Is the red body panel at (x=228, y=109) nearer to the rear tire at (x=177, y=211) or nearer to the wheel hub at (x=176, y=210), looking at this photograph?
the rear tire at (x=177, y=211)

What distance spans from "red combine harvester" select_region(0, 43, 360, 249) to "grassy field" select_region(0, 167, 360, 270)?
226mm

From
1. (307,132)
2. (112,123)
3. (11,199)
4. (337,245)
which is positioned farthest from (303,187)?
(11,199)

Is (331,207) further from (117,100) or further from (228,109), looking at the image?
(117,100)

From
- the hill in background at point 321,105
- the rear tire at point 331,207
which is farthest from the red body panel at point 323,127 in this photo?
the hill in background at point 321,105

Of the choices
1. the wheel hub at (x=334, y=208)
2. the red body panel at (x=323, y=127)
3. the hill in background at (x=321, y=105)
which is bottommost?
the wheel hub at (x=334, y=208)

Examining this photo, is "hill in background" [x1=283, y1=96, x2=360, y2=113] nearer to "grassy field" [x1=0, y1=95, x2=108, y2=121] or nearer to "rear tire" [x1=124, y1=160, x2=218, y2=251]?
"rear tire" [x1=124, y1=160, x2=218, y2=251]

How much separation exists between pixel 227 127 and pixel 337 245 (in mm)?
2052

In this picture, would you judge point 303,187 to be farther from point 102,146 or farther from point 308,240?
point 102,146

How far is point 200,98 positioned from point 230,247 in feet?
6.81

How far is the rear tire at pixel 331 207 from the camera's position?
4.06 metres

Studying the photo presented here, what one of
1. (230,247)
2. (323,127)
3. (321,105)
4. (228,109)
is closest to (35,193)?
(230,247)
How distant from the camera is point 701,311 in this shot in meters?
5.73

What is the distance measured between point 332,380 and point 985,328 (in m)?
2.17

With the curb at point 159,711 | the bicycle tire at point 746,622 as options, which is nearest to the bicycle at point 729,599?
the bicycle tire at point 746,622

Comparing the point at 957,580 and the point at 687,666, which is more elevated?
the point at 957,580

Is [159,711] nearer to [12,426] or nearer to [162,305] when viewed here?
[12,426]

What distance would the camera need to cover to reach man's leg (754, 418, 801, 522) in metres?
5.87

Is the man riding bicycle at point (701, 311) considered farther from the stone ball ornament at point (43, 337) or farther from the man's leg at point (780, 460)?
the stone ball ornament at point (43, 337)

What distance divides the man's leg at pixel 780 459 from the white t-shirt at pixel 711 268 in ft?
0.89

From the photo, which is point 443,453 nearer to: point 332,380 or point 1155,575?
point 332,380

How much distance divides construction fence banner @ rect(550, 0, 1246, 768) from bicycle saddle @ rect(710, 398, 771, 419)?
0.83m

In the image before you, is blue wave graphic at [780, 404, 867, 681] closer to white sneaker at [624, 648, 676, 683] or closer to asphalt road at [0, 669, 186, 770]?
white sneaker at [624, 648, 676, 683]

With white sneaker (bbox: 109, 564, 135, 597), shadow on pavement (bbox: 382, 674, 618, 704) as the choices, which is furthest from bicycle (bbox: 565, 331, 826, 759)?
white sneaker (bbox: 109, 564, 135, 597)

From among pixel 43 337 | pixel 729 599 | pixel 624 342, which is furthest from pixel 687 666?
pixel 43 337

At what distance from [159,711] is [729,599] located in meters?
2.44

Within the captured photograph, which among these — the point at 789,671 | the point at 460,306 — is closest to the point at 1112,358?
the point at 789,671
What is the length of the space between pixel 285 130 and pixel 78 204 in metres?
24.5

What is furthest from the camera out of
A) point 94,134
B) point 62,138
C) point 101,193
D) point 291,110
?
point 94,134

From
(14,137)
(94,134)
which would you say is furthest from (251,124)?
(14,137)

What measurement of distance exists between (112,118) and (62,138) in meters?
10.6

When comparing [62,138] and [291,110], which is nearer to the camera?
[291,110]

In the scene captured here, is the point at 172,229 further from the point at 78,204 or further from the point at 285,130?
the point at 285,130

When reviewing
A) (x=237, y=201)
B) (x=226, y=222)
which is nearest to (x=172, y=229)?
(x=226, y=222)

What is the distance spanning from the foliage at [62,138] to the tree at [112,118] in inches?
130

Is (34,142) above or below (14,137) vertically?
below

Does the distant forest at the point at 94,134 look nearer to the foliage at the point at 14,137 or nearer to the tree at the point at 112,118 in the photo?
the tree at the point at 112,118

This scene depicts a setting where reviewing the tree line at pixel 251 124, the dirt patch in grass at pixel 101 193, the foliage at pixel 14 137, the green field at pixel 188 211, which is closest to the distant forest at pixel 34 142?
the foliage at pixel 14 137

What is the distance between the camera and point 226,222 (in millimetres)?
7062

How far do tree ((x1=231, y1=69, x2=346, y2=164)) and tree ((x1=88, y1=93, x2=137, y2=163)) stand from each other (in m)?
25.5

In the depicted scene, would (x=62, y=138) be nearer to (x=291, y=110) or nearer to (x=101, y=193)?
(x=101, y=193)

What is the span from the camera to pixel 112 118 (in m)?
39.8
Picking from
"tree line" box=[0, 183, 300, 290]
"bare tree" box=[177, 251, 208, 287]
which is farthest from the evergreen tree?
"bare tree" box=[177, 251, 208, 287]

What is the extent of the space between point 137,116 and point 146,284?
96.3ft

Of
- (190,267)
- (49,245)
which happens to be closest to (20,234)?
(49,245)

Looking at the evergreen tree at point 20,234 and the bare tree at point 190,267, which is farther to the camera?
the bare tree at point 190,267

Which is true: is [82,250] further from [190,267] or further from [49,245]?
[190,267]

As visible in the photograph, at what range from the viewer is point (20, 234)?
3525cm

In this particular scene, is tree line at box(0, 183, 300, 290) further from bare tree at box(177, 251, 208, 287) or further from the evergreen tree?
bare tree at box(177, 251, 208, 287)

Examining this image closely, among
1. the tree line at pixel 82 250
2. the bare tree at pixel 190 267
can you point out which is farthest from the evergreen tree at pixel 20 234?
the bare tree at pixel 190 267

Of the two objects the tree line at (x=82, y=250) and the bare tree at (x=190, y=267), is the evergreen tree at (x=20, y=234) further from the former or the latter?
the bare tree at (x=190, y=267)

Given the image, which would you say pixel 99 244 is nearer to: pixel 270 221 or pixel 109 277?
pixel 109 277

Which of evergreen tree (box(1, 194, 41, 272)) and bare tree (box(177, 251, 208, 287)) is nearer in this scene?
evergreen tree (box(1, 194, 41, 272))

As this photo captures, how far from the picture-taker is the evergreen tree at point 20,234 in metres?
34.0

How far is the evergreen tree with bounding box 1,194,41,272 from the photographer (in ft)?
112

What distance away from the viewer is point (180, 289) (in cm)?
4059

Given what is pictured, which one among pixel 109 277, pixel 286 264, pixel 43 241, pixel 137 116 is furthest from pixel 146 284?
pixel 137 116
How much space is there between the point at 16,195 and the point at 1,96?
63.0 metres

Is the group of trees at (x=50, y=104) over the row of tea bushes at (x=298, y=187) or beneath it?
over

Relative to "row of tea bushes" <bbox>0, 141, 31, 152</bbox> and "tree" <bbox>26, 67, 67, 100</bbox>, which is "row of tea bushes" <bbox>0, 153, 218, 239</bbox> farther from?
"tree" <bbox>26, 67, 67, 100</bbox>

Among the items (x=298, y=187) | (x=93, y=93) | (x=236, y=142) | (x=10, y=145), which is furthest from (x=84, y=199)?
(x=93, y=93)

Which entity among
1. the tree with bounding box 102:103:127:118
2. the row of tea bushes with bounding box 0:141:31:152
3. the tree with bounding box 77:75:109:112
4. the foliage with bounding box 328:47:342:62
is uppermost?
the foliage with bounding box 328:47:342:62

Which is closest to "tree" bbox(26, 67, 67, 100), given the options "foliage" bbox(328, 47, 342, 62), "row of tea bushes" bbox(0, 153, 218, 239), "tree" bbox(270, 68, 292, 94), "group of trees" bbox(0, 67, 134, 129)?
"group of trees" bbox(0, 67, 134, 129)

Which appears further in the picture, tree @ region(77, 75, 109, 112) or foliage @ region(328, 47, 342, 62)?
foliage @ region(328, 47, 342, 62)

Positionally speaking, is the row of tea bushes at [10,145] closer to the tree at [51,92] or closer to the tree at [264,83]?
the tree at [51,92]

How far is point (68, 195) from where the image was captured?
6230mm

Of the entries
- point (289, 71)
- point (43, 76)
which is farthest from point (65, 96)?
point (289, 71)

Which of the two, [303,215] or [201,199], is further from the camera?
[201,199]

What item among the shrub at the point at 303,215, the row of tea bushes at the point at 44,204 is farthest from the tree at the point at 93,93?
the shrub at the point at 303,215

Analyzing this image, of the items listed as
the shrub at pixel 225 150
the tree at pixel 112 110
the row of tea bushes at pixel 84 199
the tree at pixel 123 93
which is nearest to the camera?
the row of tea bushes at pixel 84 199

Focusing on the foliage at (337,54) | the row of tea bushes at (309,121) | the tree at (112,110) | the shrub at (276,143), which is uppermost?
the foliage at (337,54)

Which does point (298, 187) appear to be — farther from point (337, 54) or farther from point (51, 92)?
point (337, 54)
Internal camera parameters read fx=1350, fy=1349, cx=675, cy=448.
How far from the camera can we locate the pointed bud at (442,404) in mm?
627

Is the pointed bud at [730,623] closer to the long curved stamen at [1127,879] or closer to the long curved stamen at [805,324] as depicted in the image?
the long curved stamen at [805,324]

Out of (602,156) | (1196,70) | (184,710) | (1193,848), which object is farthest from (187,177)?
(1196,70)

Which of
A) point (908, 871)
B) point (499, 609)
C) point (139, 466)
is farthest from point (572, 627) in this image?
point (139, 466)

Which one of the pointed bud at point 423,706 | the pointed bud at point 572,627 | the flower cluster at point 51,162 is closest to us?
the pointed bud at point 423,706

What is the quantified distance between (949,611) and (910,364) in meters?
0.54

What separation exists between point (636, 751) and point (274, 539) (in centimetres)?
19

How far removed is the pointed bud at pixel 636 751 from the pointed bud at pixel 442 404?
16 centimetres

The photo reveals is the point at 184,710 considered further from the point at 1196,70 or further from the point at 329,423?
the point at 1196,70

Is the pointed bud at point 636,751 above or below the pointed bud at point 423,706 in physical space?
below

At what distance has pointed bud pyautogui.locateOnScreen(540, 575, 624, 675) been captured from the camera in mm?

# [Problem]
Starting at the entry line that contains "What is the quantified" and continuing through the last line of the entries, give each non-blank line as a row in a Markdown table with the columns Row and Entry line. Number the rows in order and leave out blank lines.

# [Output of the task]
| Row | Entry line |
|---|---|
| 1 | What is the quantified distance between (949,611) and (910,364) in meters? |
| 2 | 0.54 |
| 3 | What separation exists between point (636, 751) and point (274, 539) (in centimetres)? |
| 4 | 19 |
| 5 | How far removed is the pointed bud at pixel 636 751 from the pointed bud at pixel 442 404? |
| 6 | 16 centimetres |
| 7 | The photo reveals is the point at 184,710 considered further from the point at 1196,70 or further from the point at 329,423? |
| 8 | the point at 1196,70 |
| 9 | Is the pointed bud at point 636,751 above or below the pointed bud at point 423,706 in physical space? |
| 10 | below |
| 11 | At what distance has pointed bud pyautogui.locateOnScreen(540, 575, 624, 675) been captured from the camera in mm? |